Sadly Raphael never saw the tapestries hung in the chapel, he died the year before their completion and delivery to Rome. Today ten tapestries telling stories of the lives of Saints Peter and Paul survive, their exact original locations uncertain. The others have fallen victim to the vicissitudes of time. Some were burned to retrieve their precious metal content during the Sack of Rome, only six years after their completion.

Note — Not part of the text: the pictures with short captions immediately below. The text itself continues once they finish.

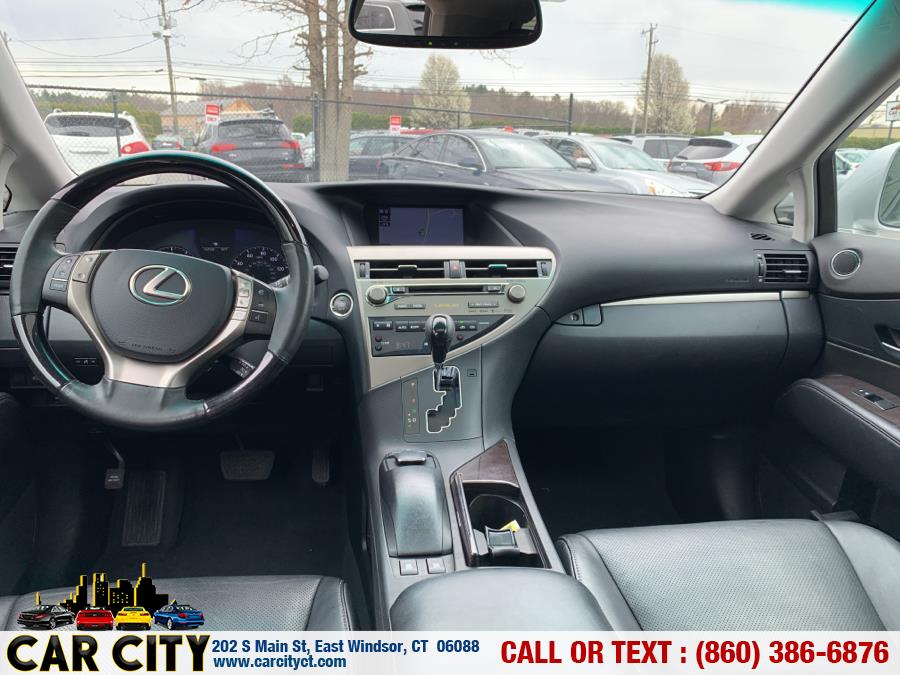 2013 Lexus RX 350 AWD 4dr, available for sale in East Windsor, Connecticut | Car City LLC. East Windsor, Connecticut 2013 Lexus RX 350 AWD 4dr, available for sale in East Windsor, Connecticut | Car City LLC. East Windsor, Connecticut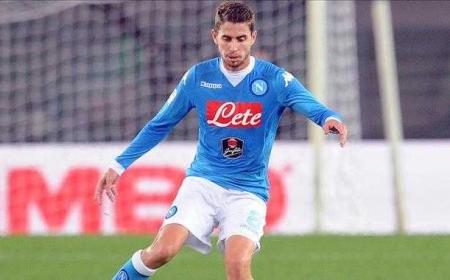 sito uff Napoli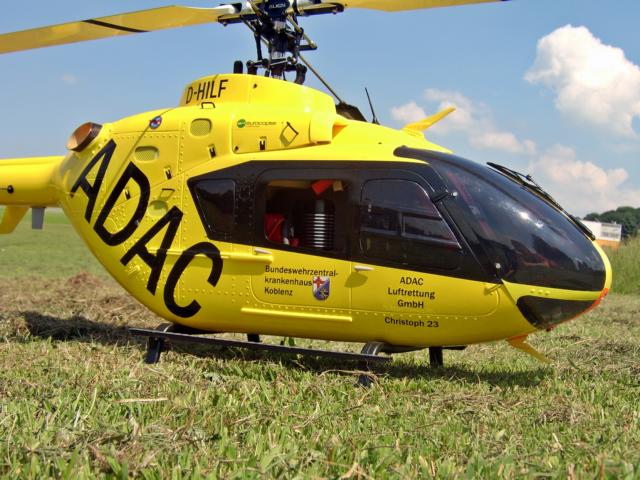 K640_Modellfliegen 25.06.10 - 15.JPG
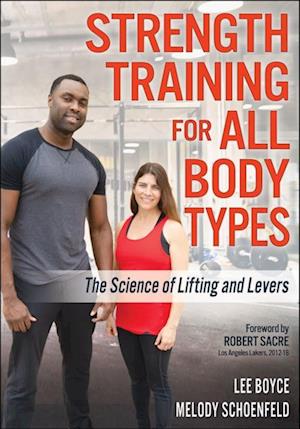 Strength Training for All Body Types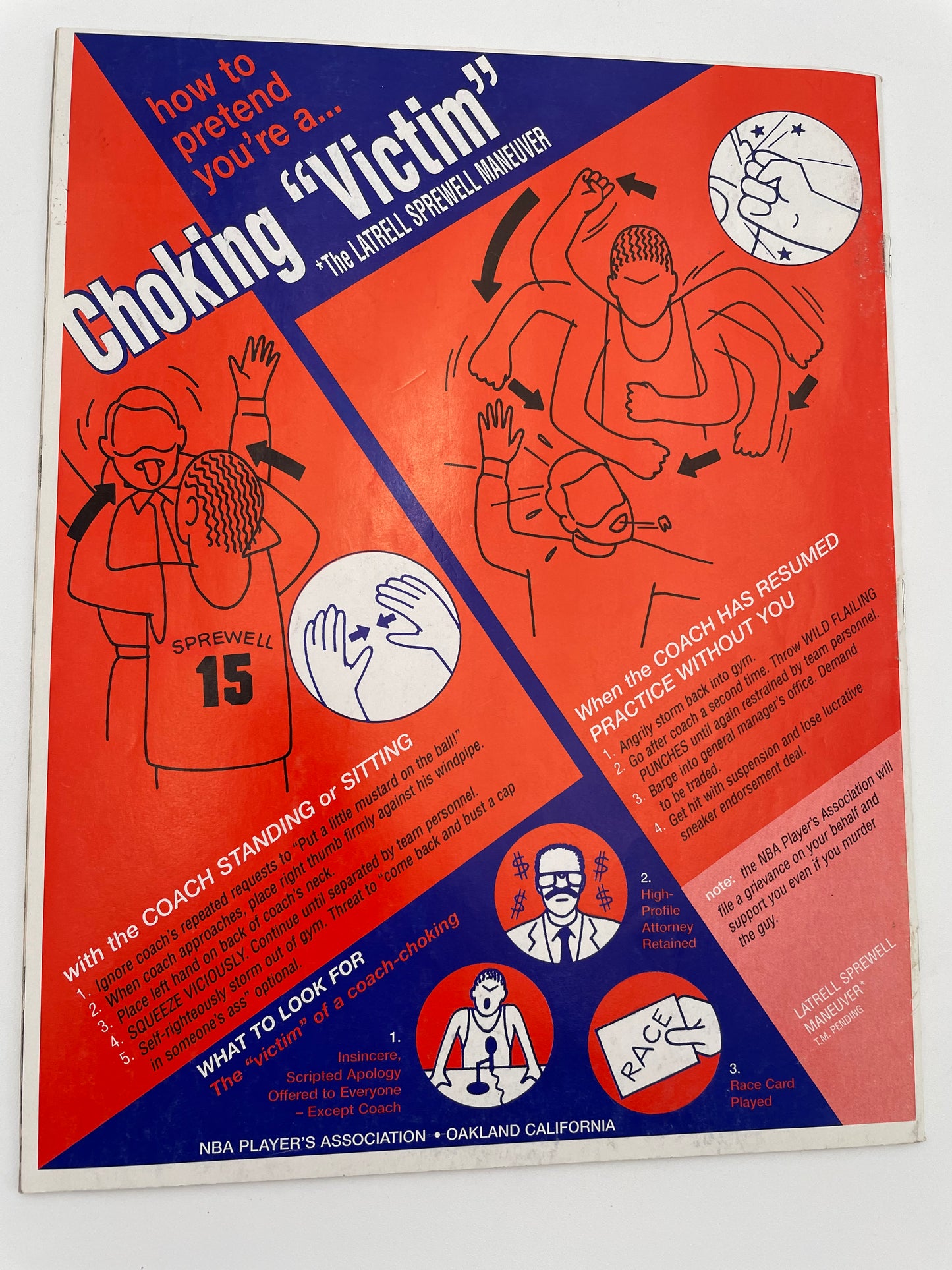 Mad Magazine - Scream 2 #368 - April 1998 #101510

On that curious week in 2020, impending instability in the air, the tapestries glittered, entirely changing the space of the chapel which I have visited thousands of times in the past twenty and more years. The museum guard who accompanied us is my near contemporary, part of a cohort of new recruits who began work about the time I first started giving tours in 2001. As we walked in he stopped dead. Mi viene la pelle d’oca, it gives me goosebumps, he said. For the first time in twenty years of nods and buongiornos I saw a Vatican guard dazzled. And it was dazzling, gleaming and glorious for one week only.
Where to see the Raphel tapestries:
After their return to the Chapel the tapestries were returned to the Pinacoteca Vaticana three hundred metres away where in the interim a new lighting system had been installed. They look splendid there too, and I highly recommend a visit if going to the Vatican Museums.
Raphael’s “cartoons”, the preparatory paintings from which the tapestries were woven are part of the Royal Collection and are on permanent loan to the Victoria & Albert Museum in London.
I am so happy that 1) you and I got to see these that strange February and 2) you went back and got to take pictures!
My strongest memory is how the room smelled and sounded so different with all of that gilded wool.
My main man Raphael! Love these photos, especially the final one with the guard - perfection.